Yet while a Toyota Prius would whip the Up in a drag race, the VW is vastly more fun to drive. With plenty of body motions, it certainly doesn’t handle like a GTI, but the sprite feels agile and willing, with VW’s sweet (if mildly twitchy) steering and rock-solid chassis. In another nod to European tastes, a 5-speed manual is the only transmission — another impediment to acceptance by Americans.
Mileage, as you might expect, is amazing: I easily achieved more than 50 m.p.g. on the highway and around 35 in city and suburban driving.

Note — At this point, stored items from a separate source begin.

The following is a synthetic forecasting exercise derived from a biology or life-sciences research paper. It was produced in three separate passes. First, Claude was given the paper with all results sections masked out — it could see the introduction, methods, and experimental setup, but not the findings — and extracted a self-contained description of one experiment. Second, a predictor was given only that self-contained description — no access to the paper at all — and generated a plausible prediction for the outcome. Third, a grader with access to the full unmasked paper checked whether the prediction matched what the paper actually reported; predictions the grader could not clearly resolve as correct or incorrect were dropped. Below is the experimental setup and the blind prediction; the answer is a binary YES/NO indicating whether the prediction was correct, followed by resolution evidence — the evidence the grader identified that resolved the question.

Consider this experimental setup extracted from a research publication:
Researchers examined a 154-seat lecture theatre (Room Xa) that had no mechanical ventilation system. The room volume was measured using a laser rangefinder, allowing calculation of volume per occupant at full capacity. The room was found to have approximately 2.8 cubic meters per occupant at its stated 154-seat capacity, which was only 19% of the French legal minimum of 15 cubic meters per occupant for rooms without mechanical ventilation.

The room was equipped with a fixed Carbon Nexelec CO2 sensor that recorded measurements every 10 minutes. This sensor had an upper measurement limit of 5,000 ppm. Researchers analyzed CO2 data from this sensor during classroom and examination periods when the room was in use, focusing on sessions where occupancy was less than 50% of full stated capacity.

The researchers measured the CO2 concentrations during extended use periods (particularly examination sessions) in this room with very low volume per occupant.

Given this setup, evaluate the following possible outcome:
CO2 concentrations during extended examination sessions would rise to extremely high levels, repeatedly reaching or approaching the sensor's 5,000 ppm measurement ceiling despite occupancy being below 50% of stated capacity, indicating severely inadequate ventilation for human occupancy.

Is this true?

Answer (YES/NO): YES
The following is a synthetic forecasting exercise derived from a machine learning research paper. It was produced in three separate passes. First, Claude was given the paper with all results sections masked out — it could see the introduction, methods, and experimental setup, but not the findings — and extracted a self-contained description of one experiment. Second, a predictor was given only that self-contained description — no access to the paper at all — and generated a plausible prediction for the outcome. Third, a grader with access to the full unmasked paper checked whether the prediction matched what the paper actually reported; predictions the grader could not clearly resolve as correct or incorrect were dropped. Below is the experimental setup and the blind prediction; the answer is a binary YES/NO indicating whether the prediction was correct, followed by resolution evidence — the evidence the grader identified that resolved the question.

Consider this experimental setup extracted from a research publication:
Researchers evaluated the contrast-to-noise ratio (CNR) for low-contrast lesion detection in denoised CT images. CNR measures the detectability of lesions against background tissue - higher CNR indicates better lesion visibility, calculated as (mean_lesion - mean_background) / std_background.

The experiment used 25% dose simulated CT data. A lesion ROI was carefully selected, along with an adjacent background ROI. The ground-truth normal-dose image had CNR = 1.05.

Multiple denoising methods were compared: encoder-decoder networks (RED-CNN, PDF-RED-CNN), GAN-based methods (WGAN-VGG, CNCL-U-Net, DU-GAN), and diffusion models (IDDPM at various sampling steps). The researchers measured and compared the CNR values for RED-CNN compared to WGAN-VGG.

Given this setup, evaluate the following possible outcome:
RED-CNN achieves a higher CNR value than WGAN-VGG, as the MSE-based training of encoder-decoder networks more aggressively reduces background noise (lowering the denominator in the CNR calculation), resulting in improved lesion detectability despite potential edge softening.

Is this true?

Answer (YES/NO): YES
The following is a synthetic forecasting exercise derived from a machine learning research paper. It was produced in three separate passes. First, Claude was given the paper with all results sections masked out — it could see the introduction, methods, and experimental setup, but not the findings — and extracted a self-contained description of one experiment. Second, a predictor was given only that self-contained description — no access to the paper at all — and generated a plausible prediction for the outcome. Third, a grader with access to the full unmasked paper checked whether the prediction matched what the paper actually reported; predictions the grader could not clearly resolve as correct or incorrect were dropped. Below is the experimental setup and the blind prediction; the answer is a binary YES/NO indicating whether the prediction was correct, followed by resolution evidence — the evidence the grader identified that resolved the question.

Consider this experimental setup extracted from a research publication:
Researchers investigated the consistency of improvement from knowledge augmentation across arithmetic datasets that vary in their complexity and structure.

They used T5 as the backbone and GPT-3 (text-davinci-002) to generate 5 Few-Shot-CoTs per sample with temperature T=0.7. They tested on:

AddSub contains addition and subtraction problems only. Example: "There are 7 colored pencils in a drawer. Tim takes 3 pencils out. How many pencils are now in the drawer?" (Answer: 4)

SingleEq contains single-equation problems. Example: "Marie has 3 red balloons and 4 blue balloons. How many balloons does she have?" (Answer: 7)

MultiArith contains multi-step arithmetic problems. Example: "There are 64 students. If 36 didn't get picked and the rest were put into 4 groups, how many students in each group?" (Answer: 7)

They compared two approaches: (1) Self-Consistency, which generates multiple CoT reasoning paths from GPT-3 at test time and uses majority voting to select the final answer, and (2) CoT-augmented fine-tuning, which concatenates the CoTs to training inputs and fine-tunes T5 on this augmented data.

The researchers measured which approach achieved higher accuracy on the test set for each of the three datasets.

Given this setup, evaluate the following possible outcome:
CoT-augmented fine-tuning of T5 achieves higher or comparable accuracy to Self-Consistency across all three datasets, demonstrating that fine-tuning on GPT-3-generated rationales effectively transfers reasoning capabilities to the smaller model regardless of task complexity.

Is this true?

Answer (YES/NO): NO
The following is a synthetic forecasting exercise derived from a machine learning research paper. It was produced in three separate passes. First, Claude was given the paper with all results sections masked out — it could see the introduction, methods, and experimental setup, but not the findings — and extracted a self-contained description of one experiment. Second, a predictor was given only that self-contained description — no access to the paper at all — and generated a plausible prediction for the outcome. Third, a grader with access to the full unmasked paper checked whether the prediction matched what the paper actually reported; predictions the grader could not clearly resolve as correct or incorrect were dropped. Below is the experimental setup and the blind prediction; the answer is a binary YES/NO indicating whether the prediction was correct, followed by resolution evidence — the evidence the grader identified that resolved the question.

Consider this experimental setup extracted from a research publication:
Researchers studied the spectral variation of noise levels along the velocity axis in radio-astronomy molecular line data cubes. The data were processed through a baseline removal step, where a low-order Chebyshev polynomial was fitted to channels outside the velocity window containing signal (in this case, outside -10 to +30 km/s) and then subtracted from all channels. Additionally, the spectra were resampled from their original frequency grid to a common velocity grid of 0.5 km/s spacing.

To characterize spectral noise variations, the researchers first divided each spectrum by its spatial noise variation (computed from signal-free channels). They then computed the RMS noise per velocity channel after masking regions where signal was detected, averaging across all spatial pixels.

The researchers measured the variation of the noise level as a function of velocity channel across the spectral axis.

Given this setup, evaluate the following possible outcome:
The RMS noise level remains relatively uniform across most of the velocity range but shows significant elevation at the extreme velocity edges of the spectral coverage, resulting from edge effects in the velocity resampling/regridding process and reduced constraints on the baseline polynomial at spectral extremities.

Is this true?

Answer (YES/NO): NO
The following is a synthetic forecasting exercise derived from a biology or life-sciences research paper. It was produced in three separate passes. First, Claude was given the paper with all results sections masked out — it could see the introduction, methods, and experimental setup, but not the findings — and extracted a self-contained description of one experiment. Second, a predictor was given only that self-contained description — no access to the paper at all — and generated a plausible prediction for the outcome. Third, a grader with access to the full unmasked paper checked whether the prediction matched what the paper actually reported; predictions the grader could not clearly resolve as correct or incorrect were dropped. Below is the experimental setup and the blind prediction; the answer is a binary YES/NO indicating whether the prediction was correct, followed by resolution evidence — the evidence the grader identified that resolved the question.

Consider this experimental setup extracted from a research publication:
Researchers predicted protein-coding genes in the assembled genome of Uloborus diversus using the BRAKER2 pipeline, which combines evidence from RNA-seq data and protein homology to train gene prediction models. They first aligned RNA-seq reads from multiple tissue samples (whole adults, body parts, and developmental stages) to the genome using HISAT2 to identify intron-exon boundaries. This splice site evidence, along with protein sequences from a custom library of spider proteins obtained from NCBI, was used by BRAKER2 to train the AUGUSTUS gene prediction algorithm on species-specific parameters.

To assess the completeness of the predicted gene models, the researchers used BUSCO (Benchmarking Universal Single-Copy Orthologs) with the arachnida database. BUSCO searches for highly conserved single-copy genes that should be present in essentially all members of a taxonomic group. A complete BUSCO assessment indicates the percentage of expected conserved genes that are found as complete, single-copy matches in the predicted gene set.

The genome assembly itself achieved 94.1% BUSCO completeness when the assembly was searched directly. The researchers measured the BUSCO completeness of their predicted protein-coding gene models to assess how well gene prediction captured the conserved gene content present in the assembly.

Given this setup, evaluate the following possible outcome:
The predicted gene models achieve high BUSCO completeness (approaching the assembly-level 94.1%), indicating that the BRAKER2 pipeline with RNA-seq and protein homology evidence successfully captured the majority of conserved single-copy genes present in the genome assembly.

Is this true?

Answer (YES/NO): NO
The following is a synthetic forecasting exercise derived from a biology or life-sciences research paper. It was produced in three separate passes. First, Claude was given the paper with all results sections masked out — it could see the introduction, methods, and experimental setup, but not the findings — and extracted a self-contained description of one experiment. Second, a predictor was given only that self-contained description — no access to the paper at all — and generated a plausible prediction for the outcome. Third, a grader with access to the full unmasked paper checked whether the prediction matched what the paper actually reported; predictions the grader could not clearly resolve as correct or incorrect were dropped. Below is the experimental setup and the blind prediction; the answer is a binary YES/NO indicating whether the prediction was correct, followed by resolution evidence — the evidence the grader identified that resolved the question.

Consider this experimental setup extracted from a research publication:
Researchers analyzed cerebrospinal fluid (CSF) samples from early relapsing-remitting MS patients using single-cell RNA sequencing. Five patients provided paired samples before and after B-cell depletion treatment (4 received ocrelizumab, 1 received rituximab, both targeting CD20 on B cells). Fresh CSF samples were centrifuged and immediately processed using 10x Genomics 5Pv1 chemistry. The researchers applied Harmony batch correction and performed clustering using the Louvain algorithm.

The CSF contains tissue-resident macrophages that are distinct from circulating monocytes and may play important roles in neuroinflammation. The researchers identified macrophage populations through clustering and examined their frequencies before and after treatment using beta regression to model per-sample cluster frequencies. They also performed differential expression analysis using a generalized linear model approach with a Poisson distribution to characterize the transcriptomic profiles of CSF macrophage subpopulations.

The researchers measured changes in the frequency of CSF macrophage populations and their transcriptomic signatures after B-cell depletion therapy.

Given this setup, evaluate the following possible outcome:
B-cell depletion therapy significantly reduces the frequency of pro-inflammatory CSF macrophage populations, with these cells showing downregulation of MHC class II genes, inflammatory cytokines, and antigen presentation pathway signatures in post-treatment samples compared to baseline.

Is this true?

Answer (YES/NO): NO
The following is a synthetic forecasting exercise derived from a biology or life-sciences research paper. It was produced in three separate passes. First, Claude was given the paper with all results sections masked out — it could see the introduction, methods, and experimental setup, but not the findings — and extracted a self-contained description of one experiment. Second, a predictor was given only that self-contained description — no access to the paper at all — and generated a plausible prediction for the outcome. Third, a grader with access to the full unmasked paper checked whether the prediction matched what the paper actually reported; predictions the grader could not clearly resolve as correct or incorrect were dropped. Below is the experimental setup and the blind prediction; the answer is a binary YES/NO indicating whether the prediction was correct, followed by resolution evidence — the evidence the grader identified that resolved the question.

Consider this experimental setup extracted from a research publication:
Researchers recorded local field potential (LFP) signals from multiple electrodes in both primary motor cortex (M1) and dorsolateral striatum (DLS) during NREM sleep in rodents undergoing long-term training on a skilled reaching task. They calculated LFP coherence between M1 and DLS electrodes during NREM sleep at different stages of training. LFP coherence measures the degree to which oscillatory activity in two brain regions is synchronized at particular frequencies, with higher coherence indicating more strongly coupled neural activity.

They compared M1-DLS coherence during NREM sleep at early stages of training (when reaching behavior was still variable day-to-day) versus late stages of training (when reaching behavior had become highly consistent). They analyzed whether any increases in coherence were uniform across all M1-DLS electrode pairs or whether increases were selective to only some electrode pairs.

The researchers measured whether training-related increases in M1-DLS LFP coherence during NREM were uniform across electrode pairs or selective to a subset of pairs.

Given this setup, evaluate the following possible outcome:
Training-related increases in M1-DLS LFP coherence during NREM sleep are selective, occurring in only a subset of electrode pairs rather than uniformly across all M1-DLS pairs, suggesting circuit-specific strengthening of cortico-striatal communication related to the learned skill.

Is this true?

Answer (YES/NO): YES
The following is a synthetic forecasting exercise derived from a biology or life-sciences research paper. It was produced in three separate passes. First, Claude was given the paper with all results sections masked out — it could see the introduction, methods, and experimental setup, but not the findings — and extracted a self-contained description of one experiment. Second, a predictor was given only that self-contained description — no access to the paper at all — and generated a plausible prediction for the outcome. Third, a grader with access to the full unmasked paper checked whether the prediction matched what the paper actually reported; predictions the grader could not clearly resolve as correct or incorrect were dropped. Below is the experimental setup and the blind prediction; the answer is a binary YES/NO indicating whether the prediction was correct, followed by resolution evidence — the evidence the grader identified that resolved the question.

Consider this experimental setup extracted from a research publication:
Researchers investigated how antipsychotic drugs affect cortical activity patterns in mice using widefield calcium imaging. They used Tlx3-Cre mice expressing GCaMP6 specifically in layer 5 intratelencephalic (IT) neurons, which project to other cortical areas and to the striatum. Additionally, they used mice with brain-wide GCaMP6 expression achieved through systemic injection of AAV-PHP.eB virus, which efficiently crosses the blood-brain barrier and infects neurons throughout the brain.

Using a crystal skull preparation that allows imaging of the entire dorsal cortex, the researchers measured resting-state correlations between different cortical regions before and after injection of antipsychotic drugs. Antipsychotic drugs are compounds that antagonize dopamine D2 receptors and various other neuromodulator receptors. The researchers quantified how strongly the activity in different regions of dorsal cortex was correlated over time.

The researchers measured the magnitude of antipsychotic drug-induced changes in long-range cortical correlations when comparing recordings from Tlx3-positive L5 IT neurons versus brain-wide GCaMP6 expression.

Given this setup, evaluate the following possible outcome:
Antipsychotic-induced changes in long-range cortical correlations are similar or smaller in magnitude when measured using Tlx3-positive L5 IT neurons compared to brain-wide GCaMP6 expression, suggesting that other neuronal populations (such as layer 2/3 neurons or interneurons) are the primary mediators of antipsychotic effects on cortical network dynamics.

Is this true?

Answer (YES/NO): NO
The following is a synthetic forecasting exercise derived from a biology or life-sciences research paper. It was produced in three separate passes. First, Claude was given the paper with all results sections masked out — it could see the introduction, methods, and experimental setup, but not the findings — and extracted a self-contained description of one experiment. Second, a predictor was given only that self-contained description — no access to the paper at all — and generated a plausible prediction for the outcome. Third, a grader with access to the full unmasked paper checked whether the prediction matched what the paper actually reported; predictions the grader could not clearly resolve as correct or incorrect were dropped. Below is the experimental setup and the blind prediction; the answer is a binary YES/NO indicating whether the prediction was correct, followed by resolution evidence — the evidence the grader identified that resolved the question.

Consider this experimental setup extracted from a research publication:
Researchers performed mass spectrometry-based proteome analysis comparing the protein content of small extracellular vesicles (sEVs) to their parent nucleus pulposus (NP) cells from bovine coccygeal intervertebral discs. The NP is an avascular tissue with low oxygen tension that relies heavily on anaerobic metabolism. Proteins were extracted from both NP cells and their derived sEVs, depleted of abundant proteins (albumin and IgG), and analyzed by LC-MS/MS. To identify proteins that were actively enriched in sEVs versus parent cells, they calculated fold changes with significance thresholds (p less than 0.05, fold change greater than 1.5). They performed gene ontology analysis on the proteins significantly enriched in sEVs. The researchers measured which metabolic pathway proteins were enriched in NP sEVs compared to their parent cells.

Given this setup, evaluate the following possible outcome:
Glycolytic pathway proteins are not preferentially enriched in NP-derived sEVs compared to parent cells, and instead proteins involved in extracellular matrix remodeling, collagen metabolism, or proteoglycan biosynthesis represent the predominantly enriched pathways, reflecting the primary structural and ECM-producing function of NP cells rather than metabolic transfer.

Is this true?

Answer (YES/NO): YES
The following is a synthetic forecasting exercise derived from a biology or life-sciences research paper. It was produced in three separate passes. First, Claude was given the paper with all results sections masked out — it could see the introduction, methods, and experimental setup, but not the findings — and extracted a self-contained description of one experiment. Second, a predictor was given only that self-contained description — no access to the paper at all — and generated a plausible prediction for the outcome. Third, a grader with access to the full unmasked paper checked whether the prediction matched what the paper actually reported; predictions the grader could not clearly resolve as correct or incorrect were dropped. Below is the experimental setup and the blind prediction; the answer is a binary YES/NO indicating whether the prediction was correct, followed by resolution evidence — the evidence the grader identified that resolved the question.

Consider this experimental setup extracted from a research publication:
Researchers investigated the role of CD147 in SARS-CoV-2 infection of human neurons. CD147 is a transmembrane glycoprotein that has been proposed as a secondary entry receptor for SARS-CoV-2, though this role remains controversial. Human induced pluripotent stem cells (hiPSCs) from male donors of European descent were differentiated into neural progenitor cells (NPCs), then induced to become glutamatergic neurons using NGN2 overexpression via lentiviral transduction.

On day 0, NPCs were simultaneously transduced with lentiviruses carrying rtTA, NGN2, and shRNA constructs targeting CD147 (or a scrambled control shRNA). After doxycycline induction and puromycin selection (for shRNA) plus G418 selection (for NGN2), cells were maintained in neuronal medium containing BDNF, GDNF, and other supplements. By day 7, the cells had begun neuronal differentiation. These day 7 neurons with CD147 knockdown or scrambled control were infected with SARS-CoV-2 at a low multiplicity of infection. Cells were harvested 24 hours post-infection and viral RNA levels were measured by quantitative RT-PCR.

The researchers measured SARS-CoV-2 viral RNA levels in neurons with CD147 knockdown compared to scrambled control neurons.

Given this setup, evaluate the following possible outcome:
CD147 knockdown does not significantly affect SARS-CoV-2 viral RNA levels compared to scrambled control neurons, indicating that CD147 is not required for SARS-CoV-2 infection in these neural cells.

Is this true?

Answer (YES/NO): YES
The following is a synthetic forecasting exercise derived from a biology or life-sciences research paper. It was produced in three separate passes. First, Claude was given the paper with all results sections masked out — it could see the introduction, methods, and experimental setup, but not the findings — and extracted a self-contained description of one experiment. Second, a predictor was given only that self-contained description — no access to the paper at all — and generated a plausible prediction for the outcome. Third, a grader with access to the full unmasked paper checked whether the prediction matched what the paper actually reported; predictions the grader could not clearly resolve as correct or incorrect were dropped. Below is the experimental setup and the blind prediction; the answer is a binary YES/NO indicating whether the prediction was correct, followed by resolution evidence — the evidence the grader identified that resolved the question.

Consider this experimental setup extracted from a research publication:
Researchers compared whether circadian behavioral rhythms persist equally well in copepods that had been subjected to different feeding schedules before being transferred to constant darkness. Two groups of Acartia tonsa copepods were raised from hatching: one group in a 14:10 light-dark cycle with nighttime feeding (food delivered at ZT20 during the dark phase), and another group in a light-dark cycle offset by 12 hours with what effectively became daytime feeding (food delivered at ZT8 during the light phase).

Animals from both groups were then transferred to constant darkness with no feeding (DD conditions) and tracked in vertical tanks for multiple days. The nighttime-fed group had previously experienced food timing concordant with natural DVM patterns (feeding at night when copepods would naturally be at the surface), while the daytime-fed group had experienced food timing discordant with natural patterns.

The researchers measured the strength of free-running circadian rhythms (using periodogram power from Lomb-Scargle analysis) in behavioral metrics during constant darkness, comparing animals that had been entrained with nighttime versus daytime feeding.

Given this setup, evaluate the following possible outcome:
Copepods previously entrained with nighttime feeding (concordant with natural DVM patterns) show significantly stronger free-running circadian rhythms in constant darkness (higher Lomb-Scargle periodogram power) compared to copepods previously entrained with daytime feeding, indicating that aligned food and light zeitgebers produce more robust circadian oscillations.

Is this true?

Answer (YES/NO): NO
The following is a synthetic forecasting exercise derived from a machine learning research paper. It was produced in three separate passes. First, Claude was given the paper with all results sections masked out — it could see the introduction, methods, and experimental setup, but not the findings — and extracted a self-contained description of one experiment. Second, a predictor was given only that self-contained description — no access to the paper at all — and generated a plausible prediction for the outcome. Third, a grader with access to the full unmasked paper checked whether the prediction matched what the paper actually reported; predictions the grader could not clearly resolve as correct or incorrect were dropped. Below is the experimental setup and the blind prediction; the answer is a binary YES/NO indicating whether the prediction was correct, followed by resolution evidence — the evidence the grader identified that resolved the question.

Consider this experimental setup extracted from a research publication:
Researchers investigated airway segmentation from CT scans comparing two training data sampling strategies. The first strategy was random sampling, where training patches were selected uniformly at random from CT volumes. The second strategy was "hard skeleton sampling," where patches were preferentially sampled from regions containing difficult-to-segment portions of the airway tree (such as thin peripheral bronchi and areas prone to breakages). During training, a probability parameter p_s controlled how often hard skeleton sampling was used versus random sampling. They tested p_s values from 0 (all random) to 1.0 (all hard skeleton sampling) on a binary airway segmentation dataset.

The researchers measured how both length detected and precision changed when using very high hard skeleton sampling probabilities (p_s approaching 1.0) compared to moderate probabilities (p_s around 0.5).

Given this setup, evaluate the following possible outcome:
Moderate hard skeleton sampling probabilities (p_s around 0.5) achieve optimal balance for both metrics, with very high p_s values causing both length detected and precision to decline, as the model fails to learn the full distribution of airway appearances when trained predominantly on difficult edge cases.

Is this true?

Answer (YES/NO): YES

As with other nano-scale cars, the VW’s big-city charms include conjuring parking out of nowhere. On my street in Brooklyn, finding late-night spots is an urban nightmare. But with the VW, those frustrating crevices between cars — too short for typical compacts — become inviting caverns.
The VW works the same way in urban traffic, at least for drivers with a bit of daring: the VW squirts through the tiniest gaps, motorcycle-style. Even cabbies, trying to occupy three lanes at once as they troll for fares, were powerless to hem in the Up.
America’s supersized S.U.V. tastes are often cited as a reason microcars won’t work here. But a company spokesman said other issues led VW to nix the Up for America. If the company invested millions to revamp the car to meet federal regulations, and then spent more to import it, the price would rise uncomfortably close to that of larger, better-equipped subcompacts — the Honda Fits, Ford Fiestas and others that cost roughly $18,000. At those prices, VW feels the Up simply couldn’t compete or clear a profit.
In fairness, it is hard to imagine many Americans spending Honda Fit money for a car this compact and lightly powered. But that doesn’t mean we can’t dream of a day when frugal city cars outnumber pointless V-8 pickups on the daily commute.
•
INSIDE TRACK: No visa for this VW.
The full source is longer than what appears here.